Como as bebidas alcoólicas, o campo do, hum, metarrealismo tem variadas gradações, que produzem diferentes efeitos: da tonteria do maravilhoso [histórias de fadas, por exemplo] à chapação do fantástico puro [Kafka, presente], passando pela embriaguez do mágico [em tese, García Márquez]. Pellizzari trafega por esses rótulos com destreza de bebum profissional. Mas nem sempre os efeitos são benéficos; às vezes, a gratuidade com que narra o insólito traz alguma ressaca. Exemplos: em "Ana", um homúnculo emerge do espirro de uma contorcionista; "Modo de dizer" desenha a vidinha da solitária Maribel, que mata o que estiver à volta apenas batendo suas botas; em "Rancho carne", buracos aparecem do nada tragando as personagens. Fábulas urbanas, são contos bem-estruturados e divertidos. Contudo, lhes falta tensão - não à toa, são justo os contos mais maravilhosos da coletânea. Quando se aproxima do fantástico, o autor se sai melhor. O termo, na arquicitada formulação de Cortázar, caracterizaria certa "hesitação" entre real e irreal, jamais entregando ao leitor a certeza de que aquilo que é contado se trata de invencionice ou relatório. É o causo dos perturbadores contos gêmeos "Sêmen de outras pessoas" e "O próprio sêmen". O primeiro narra a vida de um funcionário de sex shops encarregado de limpar o esperma que os clientes deixam nas cabines de peepshows; o funcionário tem uma epifania ao ver uma cabine tomada por litros e litros de sêmen - e lhe vem uma súbita vontade de beber tudo. No segundo, um divorciado à procura de um novo apartamento sente-se impelido a masturbar-se em todos os imóveis que visita. Sem apelar para fantasias, alegorias ou explicações, aqui Pellizzari demonstra que o absurdo a contaminar o cotidiano pode ser muito mais corrosivo.

LÍNGUA SOLTA

Na linguagem, o autor não faz muitas experimentações. Sua praia vaga entre a coloquialidade beat e a precisão elegante de Scliar ou Veríssimo, pra ficar só nos gaúchos: o narrador [quase sempre na terceira pessoa] está preso às obsessões de suas personagens e, ainda que uma sutil ironia permeie cada frase, só o jeito mais limpo de descrever ações e pensamentos lhe interessa. Mesmo que isso seja meio fora do comum: "Já estava quase chegando na esquina de casa quando percebeu que caminhava por cima de centenas de envelopes", começa ele, direto, a melhor narrativa do livro, "Surpresa" - melhor porque simplesmente não é possível resumi-la numa frase.

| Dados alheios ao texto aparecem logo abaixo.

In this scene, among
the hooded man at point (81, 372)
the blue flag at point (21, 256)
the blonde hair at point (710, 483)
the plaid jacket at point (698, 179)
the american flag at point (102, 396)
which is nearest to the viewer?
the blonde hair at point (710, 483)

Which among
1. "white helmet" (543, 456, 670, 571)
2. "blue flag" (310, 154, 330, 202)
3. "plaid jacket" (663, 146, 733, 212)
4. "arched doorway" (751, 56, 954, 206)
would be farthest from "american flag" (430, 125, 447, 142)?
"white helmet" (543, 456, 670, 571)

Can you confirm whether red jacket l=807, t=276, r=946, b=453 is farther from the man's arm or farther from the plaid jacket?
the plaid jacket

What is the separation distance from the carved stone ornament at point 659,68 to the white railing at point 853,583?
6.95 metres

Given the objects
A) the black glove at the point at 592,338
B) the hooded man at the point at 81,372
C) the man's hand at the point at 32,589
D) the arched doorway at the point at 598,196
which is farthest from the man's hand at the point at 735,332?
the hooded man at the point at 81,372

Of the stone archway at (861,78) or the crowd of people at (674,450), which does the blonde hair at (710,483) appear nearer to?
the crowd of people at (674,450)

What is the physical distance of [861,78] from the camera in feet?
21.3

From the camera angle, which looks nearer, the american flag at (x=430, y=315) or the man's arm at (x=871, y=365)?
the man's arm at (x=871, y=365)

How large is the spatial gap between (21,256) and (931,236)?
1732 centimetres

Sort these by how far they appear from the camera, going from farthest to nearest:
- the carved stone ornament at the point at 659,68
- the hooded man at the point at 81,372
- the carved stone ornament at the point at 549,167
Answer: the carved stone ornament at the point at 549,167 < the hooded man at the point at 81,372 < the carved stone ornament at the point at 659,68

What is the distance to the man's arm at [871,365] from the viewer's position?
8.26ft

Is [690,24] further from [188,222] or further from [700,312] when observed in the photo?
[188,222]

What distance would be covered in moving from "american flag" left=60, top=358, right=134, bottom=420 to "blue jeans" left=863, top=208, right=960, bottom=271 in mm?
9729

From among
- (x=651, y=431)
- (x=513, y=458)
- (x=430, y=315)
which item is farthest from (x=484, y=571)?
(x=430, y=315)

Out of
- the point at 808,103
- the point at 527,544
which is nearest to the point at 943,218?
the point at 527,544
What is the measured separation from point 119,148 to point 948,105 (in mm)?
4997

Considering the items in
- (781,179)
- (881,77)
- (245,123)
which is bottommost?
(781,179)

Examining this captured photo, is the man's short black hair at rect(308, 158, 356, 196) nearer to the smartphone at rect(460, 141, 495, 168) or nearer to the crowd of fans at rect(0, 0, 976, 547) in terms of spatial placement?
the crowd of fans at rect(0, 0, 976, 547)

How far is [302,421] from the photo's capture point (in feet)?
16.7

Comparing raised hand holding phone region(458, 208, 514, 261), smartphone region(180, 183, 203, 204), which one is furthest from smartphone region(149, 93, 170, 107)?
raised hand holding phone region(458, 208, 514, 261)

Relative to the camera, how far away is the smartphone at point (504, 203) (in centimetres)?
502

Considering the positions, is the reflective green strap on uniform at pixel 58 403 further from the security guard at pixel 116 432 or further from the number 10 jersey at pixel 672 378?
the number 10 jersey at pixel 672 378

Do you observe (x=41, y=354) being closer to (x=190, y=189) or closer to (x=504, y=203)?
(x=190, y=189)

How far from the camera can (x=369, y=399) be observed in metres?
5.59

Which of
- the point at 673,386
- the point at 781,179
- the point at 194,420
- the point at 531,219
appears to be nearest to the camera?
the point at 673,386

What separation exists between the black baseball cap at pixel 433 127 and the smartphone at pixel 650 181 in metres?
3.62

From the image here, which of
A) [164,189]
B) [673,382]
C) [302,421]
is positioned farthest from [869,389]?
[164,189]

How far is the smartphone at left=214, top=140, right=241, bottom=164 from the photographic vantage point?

Mas, para definir a atmosfera, pode-se lembrar uma expressão usada por Davi Arrigucci para falar de Murilo Rubião: espanto congelado.

Merece destaque ainda a bela edição, ilustrada por um bestiário de seres híbridos - invenção do mano de Mojo, Luiz Pellizzari. É a sexta cria da Livros do Mal, editora que, no esquema punk do-it-yourself, Mojo abriu com o também escritor Daniel Galera e o ilustrador Guilherme Pilla. Embora irregular na fatura, esse O livro das cousas que acontecem é perigoso. Vem com aquela sensação de risco que só livros desacomodados trazem: fazer o leitor olhar o mundo à volta e se perguntar "E se...?".